*Exercise aim*: Give back exactly the stretch of data below from the line holding "California, site 191, 2024-09-18T13:31:39+00:00." through the line holding "[volunteer wildlife ID]", both ends included, and leave the remaining lines out.

*Entries shown*:
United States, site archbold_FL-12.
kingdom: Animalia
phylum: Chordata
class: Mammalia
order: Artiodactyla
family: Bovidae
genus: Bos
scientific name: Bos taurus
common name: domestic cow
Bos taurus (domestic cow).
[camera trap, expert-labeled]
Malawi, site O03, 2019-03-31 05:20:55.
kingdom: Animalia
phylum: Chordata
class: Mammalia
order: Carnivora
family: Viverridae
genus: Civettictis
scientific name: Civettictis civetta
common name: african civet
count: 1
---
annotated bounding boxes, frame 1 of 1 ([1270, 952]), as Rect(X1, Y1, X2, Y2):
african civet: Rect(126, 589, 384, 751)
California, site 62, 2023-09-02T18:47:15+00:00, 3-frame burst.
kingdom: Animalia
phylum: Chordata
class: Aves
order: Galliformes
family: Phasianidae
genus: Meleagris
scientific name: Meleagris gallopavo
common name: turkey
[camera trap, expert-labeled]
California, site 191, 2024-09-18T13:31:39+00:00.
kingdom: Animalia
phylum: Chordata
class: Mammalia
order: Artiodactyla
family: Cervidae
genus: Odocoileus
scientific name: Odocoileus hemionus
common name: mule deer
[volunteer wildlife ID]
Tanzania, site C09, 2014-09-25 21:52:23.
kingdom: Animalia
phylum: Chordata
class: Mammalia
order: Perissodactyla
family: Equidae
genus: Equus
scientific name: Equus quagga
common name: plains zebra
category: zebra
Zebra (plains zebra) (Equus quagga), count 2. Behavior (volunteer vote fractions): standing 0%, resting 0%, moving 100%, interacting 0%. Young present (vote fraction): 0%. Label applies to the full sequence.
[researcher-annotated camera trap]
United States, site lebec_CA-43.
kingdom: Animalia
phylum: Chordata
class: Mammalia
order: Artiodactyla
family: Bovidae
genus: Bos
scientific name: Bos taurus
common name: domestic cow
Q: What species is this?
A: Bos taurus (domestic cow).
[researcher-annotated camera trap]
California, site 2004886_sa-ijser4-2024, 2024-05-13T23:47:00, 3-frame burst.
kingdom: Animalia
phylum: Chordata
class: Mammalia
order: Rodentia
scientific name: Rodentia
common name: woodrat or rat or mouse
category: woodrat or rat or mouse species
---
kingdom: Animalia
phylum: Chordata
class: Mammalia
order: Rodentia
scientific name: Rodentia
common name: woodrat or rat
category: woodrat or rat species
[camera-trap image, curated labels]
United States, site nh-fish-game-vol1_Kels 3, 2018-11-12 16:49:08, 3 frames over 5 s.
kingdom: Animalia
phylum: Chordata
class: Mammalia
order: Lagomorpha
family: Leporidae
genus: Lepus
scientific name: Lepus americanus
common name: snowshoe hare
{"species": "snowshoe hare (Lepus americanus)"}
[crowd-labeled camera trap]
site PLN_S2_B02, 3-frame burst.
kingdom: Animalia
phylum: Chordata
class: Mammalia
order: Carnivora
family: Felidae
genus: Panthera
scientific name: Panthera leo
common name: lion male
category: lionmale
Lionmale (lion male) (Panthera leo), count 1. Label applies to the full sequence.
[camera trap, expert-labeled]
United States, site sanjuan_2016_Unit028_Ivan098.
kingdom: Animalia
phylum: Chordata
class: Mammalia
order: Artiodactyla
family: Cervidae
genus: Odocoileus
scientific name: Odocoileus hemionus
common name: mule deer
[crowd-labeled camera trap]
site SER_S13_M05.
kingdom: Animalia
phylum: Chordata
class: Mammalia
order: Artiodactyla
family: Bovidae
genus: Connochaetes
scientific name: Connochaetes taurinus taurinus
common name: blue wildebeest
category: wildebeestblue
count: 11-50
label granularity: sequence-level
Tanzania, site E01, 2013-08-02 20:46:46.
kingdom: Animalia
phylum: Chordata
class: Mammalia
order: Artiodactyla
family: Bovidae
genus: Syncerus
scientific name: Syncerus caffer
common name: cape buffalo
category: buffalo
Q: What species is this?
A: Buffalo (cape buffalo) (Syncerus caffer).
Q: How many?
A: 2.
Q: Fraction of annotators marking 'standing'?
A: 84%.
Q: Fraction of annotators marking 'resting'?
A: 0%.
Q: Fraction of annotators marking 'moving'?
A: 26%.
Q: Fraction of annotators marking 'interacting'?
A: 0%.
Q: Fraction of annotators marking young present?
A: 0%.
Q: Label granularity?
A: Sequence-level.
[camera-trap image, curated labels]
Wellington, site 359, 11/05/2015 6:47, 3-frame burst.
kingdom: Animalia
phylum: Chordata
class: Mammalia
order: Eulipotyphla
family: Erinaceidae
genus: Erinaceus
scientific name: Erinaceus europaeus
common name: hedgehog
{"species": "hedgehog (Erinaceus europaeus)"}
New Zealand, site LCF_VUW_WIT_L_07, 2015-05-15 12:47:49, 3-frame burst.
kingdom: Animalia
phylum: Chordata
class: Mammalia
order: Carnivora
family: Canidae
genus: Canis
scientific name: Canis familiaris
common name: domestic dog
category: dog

*Exercise answer*:
California, site 191, 2024-09-18T13:31:39+00:00.
kingdom: Animalia
phylum: Chordata
class: Mammalia
order: Artiodactyla
family: Cervidae
genus: Odocoileus
scientific name: Odocoileus hemionus
common name: mule deer
[volunteer wildlife ID]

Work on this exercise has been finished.